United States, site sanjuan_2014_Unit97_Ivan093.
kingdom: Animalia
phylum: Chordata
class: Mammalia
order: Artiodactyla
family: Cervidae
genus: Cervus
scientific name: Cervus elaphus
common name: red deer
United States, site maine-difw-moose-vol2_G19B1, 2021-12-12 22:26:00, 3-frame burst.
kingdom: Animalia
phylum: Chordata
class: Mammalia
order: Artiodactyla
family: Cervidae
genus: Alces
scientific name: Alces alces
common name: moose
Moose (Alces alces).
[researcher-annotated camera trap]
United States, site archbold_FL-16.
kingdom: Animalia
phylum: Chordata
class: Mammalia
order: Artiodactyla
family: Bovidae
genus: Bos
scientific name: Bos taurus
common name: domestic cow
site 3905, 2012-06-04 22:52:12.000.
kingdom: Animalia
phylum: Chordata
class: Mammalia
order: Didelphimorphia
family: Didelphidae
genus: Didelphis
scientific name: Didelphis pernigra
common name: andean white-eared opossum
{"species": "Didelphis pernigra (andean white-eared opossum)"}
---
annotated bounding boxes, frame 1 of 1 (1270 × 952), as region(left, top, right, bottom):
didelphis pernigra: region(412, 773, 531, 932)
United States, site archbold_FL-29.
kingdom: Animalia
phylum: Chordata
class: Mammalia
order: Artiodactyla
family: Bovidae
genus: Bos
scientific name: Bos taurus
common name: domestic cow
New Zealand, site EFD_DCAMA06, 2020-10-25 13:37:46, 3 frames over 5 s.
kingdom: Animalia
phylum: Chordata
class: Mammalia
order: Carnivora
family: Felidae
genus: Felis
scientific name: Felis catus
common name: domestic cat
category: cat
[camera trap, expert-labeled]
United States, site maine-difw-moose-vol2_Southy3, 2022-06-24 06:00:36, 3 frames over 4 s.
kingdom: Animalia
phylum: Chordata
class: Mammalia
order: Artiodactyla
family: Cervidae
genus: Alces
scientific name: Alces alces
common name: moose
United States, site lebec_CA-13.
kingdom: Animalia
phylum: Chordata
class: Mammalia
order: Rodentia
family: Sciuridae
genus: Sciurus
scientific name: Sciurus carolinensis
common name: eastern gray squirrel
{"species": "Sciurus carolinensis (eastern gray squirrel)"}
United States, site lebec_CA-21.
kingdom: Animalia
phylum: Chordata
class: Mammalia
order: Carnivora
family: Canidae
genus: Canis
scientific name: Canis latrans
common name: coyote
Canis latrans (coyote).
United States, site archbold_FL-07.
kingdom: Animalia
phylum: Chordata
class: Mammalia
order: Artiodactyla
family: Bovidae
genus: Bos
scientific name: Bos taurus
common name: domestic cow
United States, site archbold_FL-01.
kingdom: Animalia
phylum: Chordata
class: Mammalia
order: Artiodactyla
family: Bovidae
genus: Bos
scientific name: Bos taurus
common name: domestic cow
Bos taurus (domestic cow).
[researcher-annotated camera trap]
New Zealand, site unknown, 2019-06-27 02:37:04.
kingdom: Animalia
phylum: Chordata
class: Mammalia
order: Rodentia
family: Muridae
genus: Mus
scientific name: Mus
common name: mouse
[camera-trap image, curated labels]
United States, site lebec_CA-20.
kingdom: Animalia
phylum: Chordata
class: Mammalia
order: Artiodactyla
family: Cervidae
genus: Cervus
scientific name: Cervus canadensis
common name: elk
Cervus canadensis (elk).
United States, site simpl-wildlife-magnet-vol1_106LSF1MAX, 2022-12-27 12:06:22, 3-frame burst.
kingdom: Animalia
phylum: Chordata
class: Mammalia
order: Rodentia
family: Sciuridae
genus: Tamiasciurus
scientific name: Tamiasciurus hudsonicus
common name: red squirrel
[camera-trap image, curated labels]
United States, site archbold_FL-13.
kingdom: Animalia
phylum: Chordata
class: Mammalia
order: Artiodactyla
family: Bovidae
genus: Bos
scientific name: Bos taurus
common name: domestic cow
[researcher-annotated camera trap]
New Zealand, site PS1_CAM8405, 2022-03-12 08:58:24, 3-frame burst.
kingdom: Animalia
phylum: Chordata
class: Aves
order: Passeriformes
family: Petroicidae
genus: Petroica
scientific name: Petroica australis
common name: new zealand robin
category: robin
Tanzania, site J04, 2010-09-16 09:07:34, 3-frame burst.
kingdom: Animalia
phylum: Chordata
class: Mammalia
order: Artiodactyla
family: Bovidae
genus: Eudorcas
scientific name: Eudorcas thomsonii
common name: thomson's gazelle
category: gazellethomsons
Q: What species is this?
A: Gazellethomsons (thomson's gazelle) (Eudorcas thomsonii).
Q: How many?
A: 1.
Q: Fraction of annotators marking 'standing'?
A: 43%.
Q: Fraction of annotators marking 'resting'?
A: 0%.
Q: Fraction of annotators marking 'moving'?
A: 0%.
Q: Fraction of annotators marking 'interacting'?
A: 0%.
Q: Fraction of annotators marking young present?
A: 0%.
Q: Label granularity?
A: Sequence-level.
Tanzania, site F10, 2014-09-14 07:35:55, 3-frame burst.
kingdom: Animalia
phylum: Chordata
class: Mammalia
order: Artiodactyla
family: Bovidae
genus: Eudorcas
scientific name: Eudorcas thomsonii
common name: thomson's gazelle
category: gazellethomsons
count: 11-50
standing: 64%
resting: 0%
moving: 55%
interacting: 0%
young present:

* Task item *
After reading through the material, print all of it again exactly.

* The completed task *
United States, site sanjuan_2014_Unit97_Ivan093.
kingdom: Animalia
phylum: Chordata
class: Mammalia
order: Artiodactyla
family: Cervidae
genus: Cervus
scientific name: Cervus elaphus
common name: red deer
United States, site maine-difw-moose-vol2_G19B1, 2021-12-12 22:26:00, 3-frame burst.
kingdom: Animalia
phylum: Chordata
class: Mammalia
order: Artiodactyla
family: Cervidae
genus: Alces
scientific name: Alces alces
common name: moose
Moose (Alces alces).
[researcher-annotated camera trap]
United States, site archbold_FL-16.
kingdom: Animalia
phylum: Chordata
class: Mammalia
order: Artiodactyla
family: Bovidae
genus: Bos
scientific name: Bos taurus
common name: domestic cow
site 3905, 2012-06-04 22:52:12.000.
kingdom: Animalia
phylum: Chordata
class: Mammalia
order: Didelphimorphia
family: Didelphidae
genus: Didelphis
scientific name: Didelphis pernigra
common name: andean white-eared opossum
{"species": "Didelphis pernigra (andean white-eared opossum)"}
---
annotated bounding boxes, frame 1 of 1 (1270 × 952), as region(left, top, right, bottom):
didelphis pernigra: region(412, 773, 531, 932)
United States, site archbold_FL-29.
kingdom: Animalia
phylum: Chordata
class: Mammalia
order: Artiodactyla
family: Bovidae
genus: Bos
scientific name: Bos taurus
common name: domestic cow
New Zealand, site EFD_DCAMA06, 2020-10-25 13:37:46, 3 frames over 5 s.
kingdom: Animalia
phylum: Chordata
class: Mammalia
order: Carnivora
family: Felidae
genus: Felis
scientific name: Felis catus
common name: domestic cat
category: cat
[camera trap, expert-labeled]
United States, site maine-difw-moose-vol2_Southy3, 2022-06-24 06:00:36, 3 frames over 4 s.
kingdom: Animalia
phylum: Chordata
class: Mammalia
order: Artiodactyla
family: Cervidae
genus: Alces
scientific name: Alces alces
common name: moose
United States, site lebec_CA-13.
kingdom: Animalia
phylum: Chordata
class: Mammalia
order: Rodentia
family: Sciuridae
genus: Sciurus
scientific name: Sciurus carolinensis
common name: eastern gray squirrel
{"species": "Sciurus carolinensis (eastern gray squirrel)"}
United States, site lebec_CA-21.
kingdom: Animalia
phylum: Chordata
class: Mammalia
order: Carnivora
family: Canidae
genus: Canis
scientific name: Canis latrans
common name: coyote
Canis latrans (coyote).
United States, site archbold_FL-07.
kingdom: Animalia
phylum: Chordata
class: Mammalia
order: Artiodactyla
family: Bovidae
genus: Bos
scientific name: Bos taurus
common name: domestic cow
United States, site archbold_FL-01.
kingdom: Animalia
phylum: Chordata
class: Mammalia
order: Artiodactyla
family: Bovidae
genus: Bos
scientific name: Bos taurus
common name: domestic cow
Bos taurus (domestic cow).
[researcher-annotated camera trap]
New Zealand, site unknown, 2019-06-27 02:37:04.
kingdom: Animalia
phylum: Chordata
class: Mammalia
order: Rodentia
family: Muridae
genus: Mus
scientific name: Mus
common name: mouse
[camera-trap image, curated labels]
United States, site lebec_CA-20.
kingdom: Animalia
phylum: Chordata
class: Mammalia
order: Artiodactyla
family: Cervidae
genus: Cervus
scientific name: Cervus canadensis
common name: elk
Cervus canadensis (elk).
United States, site simpl-wildlife-magnet-vol1_106LSF1MAX, 2022-12-27 12:06:22, 3-frame burst.
kingdom: Animalia
phylum: Chordata
class: Mammalia
order: Rodentia
family: Sciuridae
genus: Tamiasciurus
scientific name: Tamiasciurus hudsonicus
common name: red squirrel
[camera-trap image, curated labels]
United States, site archbold_FL-13.
kingdom: Animalia
phylum: Chordata
class: Mammalia
order: Artiodactyla
family: Bovidae
genus: Bos
scientific name: Bos taurus
common name: domestic cow
[researcher-annotated camera trap]
New Zealand, site PS1_CAM8405, 2022-03-12 08:58:24, 3-frame burst.
kingdom: Animalia
phylum: Chordata
class: Aves
order: Passeriformes
family: Petroicidae
genus: Petroica
scientific name: Petroica australis
common name: new zealand robin
category: robin
Tanzania, site J04, 2010-09-16 09:07:34, 3-frame burst.
kingdom: Animalia
phylum: Chordata
class: Mammalia
order: Artiodactyla
family: Bovidae
genus: Eudorcas
scientific name: Eudorcas thomsonii
common name: thomson's gazelle
category: gazellethomsons
Q: What species is this?
A: Gazellethomsons (thomson's gazelle) (Eudorcas thomsonii).
Q: How many?
A: 1.
Q: Fraction of annotators marking 'standing'?
A: 43%.
Q: Fraction of annotators marking 'resting'?
A: 0%.
Q: Fraction of annotators marking 'moving'?
A: 0%.
Q: Fraction of annotators marking 'interacting'?
A: 0%.
Q: Fraction of annotators marking young present?
A: 0%.
Q: Label granularity?
A: Sequence-level.
Tanzania, site F10, 2014-09-14 07:35:55, 3-frame burst.
kingdom: Animalia
phylum: Chordata
class: Mammalia
order: Artiodactyla
family: Bovidae
genus: Eudorcas
scientific name: Eudorcas thomsonii
common name: thomson's gazelle
category: gazellethomsons
count: 11-50
standing: 64%
resting: 0%
moving: 55%
interacting: 0%
young present:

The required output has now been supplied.